Not only are books concerned primarily with an honest account of the diplomacy connected with the coming of the second World War ignored and smeared, but similar treatment is accorded to books which even indirectly reflect on the official mythology in this area. For example, A. Frank Reel's splendid and courageous book on The Case of General Yamashita was rather generally attacked, and outrageously so by John H. E. Fried in the Political Science Quarterly, September, 1950. W. T. Couch, who had done splendid work as head of the University of Chicago Press, was relieved of his post in part because of criticism of his publication of this book. The best book on Japan which has been published since Pearl Harbor, Mirror for Americans: Japan, by Helen Mears, was allowed to die quietly by its publishers after the blackout contingent began to exert pressure against it.
While the Smearbund has usually rested content with an effort to defame and impoverish those of whom it disapproves, it went even further in the case of Lawrence Dennis and sought to jail him on the charge of "sedition." Dennis, a brilliant Harvard graduate, had served in important posts in the American diplomatic service for eight years. He had been one of the first to enlist in the Plattsburg training experiment before the first World War (1915) and had served with distinction as an officer in the war. After retiring from the diplomatic service, he was employed by leading banking and brokerage firms as an expert on foreign bonds. Like John T. Flynn, he was then a favorite of left-wing American liberals and had exposed the foreign bond frauds in the New Republic at about the same time that Flynn was doing a comparable piece of work on the investment trusts.
He incurred the wrath of the liberals by bringing out a book in 1936 entitled The Coming American Fascism. Here he predicted that the New Deal would wind up in a system of Fascism, whatever the name given to it, and described what the system would probably be like. The interventionists were enraged by his Weekly Foreign Letter, which opposed our entry into the second World War, and by his The Dynamics of War and Revolution, the best book written in the United States on the institutional forces pushing us into war and on the probable results of such a war. The pro-war forces induced Harper & Brothers to withdraw the book almost immediately after publication.

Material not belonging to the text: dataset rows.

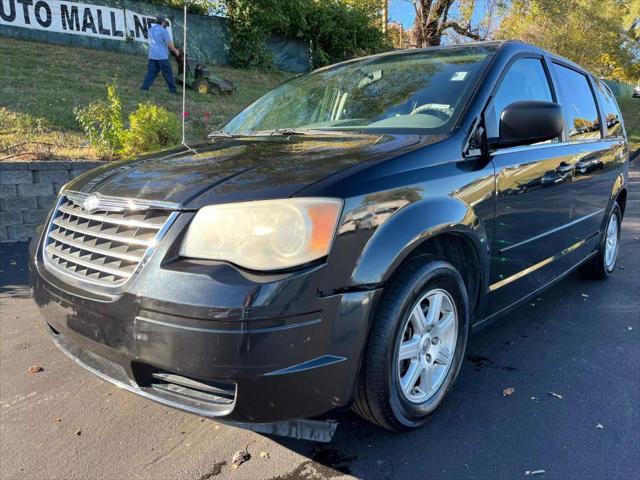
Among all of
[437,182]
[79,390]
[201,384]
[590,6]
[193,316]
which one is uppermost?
[590,6]

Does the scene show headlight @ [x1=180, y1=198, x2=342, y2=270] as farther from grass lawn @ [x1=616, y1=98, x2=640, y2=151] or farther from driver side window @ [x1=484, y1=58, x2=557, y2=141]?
grass lawn @ [x1=616, y1=98, x2=640, y2=151]

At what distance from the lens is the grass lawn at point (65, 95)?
682cm

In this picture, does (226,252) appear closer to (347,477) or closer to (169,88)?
(347,477)

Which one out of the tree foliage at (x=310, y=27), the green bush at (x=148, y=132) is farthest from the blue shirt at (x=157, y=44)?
the tree foliage at (x=310, y=27)

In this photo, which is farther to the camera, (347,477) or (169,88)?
→ (169,88)

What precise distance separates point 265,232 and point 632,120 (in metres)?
26.1

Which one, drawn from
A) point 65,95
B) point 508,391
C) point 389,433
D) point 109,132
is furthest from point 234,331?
point 65,95

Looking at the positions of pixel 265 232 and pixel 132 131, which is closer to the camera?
pixel 265 232

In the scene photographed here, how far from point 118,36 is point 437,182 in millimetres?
14406

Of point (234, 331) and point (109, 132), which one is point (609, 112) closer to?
point (234, 331)

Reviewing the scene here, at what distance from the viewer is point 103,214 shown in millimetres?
2164

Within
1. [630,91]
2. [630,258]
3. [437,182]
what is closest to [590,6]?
[630,91]

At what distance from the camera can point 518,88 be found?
301 cm

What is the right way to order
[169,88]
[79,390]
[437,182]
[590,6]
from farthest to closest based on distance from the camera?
[590,6] < [169,88] < [79,390] < [437,182]
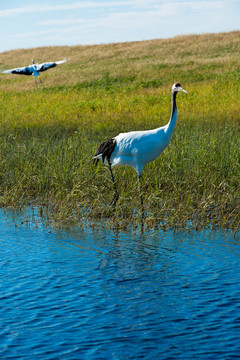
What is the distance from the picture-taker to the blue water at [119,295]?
12.6 feet

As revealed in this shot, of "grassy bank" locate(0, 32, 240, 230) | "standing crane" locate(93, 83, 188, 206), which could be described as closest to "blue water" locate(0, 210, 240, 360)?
"grassy bank" locate(0, 32, 240, 230)

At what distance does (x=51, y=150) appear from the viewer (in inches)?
384

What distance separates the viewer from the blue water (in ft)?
12.6

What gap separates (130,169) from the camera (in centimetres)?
869

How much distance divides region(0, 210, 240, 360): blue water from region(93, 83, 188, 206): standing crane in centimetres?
124

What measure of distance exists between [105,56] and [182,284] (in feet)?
140

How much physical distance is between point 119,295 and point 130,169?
4.15 metres

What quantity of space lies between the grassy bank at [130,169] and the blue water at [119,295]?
797mm

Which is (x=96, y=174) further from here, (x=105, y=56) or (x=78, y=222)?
(x=105, y=56)

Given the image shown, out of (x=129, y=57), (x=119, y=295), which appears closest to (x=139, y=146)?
(x=119, y=295)

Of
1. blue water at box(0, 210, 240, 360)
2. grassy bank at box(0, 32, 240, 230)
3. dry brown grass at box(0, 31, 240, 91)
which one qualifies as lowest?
blue water at box(0, 210, 240, 360)

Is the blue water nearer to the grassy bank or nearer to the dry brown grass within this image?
the grassy bank

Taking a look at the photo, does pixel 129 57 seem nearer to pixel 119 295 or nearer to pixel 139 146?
pixel 139 146

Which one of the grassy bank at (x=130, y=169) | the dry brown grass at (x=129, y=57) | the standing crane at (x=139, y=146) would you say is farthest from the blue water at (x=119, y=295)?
the dry brown grass at (x=129, y=57)
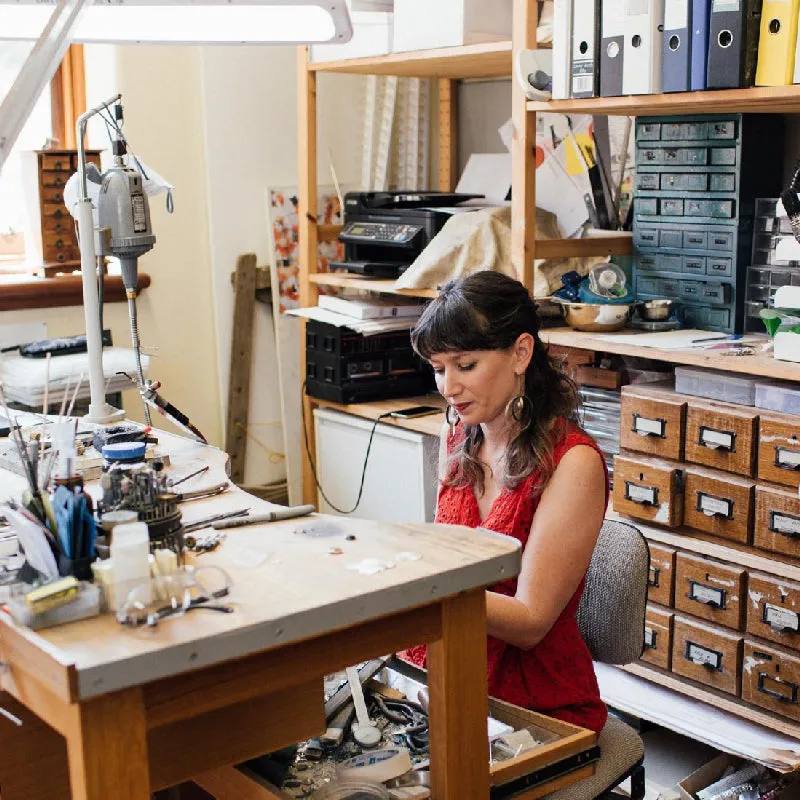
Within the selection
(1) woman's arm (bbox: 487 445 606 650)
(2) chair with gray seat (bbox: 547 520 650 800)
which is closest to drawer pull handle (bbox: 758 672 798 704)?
(2) chair with gray seat (bbox: 547 520 650 800)

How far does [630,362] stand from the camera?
9.41 ft

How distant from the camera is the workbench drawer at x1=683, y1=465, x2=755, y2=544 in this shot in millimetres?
2441

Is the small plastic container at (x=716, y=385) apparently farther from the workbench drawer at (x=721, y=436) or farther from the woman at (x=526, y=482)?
the woman at (x=526, y=482)

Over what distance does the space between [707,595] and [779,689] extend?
240 mm

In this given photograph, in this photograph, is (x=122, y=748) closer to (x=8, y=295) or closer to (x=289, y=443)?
(x=8, y=295)

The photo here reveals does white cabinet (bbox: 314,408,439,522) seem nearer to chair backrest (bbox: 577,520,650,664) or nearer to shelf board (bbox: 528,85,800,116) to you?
shelf board (bbox: 528,85,800,116)

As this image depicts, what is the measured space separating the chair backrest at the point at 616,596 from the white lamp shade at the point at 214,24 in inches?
39.5

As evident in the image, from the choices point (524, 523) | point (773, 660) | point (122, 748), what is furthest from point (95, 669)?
point (773, 660)

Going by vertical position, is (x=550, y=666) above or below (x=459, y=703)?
below

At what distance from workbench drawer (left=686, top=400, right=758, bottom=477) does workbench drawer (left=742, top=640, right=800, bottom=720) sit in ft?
1.25

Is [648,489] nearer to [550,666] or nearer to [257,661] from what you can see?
[550,666]

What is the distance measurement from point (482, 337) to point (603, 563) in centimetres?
40

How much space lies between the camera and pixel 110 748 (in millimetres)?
1100

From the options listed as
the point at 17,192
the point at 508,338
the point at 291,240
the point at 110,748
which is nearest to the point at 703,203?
the point at 508,338
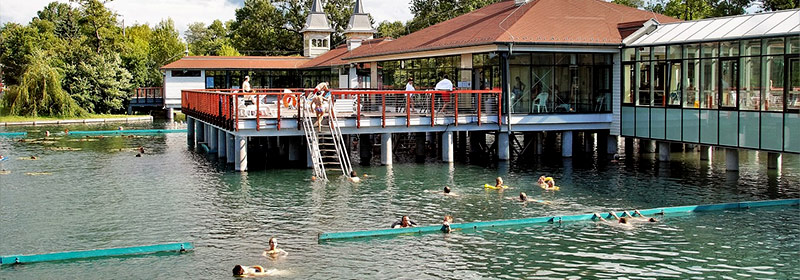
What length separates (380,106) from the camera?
37219 millimetres

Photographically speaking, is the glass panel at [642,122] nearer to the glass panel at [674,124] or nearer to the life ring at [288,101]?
the glass panel at [674,124]

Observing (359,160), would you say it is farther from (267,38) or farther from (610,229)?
(267,38)

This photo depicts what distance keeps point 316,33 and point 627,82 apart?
54252 mm

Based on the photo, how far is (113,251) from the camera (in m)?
20.1

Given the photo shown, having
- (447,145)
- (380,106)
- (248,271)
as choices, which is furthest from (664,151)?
(248,271)

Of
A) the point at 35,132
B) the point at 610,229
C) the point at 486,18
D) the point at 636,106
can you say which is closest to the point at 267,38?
the point at 35,132

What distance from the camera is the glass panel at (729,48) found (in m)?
30.8

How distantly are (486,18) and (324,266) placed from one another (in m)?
28.0

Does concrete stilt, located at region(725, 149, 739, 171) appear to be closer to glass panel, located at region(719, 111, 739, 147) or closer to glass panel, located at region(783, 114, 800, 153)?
glass panel, located at region(719, 111, 739, 147)

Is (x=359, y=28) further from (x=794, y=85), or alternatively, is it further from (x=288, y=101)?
(x=794, y=85)

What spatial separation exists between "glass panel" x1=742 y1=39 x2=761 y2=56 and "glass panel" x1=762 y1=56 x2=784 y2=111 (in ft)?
1.79

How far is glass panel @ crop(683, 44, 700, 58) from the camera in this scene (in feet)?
108

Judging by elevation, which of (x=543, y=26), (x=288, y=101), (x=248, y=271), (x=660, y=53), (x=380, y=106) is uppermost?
(x=543, y=26)

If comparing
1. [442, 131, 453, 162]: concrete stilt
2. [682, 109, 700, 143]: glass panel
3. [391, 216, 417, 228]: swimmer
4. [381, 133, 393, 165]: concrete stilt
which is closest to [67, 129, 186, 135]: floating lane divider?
[381, 133, 393, 165]: concrete stilt
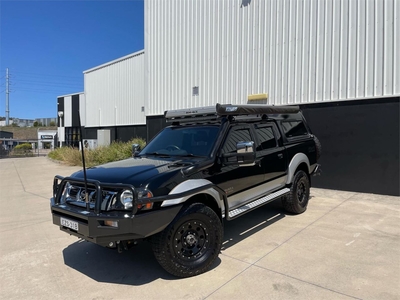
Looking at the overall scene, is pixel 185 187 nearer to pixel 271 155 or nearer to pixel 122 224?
pixel 122 224

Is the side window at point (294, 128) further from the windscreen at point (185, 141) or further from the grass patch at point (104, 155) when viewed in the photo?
the grass patch at point (104, 155)

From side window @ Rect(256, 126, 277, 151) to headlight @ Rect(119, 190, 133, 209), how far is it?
2.56 metres

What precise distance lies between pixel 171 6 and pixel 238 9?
3504 mm

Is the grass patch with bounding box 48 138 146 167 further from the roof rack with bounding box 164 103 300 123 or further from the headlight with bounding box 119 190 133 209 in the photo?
the headlight with bounding box 119 190 133 209

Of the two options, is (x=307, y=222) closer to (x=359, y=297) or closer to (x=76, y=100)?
(x=359, y=297)

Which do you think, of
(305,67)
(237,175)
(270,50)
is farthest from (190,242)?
(270,50)

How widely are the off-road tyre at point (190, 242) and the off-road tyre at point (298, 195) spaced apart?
252cm

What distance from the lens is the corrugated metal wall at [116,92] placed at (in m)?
19.2

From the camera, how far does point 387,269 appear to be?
3852 mm

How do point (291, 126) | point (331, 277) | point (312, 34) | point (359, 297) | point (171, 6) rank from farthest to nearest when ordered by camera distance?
point (171, 6) < point (312, 34) < point (291, 126) < point (331, 277) < point (359, 297)

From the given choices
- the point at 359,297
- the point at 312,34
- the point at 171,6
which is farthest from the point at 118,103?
the point at 359,297

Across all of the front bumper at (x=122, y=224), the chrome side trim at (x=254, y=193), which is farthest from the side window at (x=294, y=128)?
the front bumper at (x=122, y=224)

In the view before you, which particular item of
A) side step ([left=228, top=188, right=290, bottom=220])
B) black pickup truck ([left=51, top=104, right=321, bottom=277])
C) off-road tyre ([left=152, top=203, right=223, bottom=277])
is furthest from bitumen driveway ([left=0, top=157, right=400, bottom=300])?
side step ([left=228, top=188, right=290, bottom=220])

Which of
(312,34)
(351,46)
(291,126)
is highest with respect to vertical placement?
(312,34)
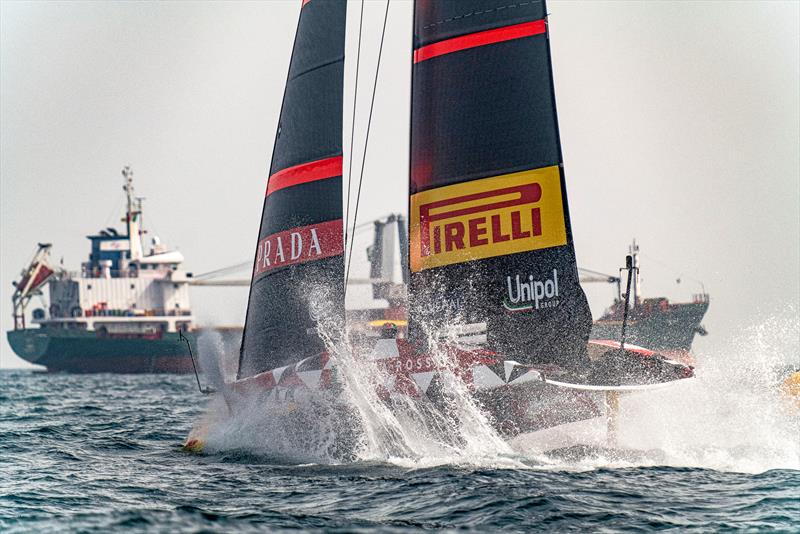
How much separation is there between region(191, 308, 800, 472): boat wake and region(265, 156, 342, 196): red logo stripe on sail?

Though Dennis is, actually, an aggressive individualist, he was accused of being an ardent fascist and was railroaded into the mass sedition trial in Washington in 1944. That the trial ended in a farce was due mainly to the fact that Dennis personally outlined and conducted the defense. But, though surely one of the most talented writers and lecturers in the United States today, he has been driven into complete obscurity; not even Regnery or Devin-Adair dares to bring out a book under his name.